Records of spatial reasoning questions:
************
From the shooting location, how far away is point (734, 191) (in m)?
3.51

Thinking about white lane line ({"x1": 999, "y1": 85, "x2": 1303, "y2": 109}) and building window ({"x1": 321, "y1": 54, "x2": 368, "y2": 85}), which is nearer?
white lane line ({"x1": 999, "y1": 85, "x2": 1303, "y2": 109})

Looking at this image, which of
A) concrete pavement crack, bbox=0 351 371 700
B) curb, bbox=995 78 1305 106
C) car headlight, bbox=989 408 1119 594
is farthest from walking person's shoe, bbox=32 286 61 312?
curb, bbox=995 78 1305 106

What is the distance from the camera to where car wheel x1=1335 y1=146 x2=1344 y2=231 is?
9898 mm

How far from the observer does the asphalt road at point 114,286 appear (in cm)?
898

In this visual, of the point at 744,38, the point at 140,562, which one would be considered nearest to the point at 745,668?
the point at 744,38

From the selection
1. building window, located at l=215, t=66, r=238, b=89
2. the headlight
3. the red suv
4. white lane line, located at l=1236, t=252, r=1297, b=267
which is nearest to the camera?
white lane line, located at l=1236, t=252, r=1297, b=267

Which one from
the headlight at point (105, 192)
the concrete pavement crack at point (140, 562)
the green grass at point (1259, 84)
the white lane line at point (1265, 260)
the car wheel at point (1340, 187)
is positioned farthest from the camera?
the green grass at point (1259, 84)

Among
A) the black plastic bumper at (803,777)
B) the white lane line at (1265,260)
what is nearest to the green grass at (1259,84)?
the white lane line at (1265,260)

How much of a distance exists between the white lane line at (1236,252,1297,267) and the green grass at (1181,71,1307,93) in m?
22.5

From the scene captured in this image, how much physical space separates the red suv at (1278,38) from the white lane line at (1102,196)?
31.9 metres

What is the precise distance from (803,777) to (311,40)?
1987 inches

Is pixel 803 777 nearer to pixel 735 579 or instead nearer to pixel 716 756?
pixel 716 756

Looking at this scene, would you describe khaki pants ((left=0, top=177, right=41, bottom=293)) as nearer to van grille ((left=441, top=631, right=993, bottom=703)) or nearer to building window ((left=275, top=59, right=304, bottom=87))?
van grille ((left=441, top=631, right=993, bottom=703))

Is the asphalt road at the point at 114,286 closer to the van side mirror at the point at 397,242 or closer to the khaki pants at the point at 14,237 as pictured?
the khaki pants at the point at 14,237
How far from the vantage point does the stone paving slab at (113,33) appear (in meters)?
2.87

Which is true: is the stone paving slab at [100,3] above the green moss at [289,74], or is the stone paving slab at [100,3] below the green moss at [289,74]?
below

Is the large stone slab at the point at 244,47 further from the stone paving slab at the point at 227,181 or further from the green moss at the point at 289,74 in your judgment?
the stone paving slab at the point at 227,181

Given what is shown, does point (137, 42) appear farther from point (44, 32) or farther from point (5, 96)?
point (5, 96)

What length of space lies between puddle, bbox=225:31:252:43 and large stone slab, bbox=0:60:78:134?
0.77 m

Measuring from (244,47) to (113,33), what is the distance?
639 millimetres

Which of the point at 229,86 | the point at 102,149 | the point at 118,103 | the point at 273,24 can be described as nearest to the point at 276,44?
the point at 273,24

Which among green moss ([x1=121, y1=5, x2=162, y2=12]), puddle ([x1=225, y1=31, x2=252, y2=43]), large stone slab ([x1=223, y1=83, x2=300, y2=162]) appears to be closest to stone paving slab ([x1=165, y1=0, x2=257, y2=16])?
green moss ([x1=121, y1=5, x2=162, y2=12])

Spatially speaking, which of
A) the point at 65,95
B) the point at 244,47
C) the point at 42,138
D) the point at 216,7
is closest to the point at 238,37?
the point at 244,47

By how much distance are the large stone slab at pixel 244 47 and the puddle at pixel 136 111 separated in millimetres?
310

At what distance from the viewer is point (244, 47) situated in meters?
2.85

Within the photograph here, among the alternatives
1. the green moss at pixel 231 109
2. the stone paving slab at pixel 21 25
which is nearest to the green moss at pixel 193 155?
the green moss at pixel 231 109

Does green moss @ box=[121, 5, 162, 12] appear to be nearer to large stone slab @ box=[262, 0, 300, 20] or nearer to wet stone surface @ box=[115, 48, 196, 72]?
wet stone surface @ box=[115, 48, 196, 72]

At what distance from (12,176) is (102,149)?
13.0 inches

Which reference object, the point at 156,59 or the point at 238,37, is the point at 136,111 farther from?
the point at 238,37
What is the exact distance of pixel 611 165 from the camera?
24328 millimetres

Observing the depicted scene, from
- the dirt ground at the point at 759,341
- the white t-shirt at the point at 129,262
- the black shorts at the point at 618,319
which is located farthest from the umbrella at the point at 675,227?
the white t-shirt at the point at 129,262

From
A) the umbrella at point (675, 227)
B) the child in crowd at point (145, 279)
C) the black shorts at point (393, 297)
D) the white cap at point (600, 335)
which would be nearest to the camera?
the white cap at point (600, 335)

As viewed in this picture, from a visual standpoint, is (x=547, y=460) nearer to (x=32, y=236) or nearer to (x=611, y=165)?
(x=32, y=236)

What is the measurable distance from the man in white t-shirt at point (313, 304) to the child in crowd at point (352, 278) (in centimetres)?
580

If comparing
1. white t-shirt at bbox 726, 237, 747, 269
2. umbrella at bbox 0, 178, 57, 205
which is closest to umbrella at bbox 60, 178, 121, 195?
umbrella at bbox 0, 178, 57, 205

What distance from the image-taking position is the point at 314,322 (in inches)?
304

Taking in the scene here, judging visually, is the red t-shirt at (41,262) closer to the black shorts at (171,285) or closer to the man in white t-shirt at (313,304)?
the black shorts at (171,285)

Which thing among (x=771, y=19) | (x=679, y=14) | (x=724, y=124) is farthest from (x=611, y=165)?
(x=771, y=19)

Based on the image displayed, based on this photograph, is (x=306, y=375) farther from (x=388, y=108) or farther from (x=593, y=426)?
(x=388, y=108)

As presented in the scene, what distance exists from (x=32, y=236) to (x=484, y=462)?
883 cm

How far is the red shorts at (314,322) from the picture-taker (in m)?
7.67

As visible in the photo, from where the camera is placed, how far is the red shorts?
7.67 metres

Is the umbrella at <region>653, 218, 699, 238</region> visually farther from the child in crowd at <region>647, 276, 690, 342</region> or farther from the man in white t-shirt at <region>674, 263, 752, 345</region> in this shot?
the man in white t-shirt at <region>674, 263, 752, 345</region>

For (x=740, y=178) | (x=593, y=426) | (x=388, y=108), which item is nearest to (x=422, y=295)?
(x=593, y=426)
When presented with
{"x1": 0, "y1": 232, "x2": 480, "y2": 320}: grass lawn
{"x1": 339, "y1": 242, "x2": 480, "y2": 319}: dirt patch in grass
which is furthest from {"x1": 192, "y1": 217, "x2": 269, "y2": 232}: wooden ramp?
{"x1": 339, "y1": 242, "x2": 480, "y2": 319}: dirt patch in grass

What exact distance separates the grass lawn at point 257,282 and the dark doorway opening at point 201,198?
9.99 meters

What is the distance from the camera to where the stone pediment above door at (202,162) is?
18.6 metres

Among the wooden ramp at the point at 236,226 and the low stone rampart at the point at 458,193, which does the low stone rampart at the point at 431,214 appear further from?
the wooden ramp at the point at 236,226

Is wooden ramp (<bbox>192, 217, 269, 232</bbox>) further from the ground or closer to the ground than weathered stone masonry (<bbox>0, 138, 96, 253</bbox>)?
************
=== The task ===
Rewrite the rows starting at the line containing "What exact distance" and ending at the line containing "18.6 metres", keeping the text before each answer unchanged. In the answers, multiply every distance value by 0.4 and round it to as many decimal places as the original had, rounding halves up.

=== Solution ===
What exact distance separates the grass lawn at point 257,282 and the dark doorway opening at point 201,198?
4.00 meters

What is the distance from the camera to where the stone pediment above door at (202,162) is?
7.4 metres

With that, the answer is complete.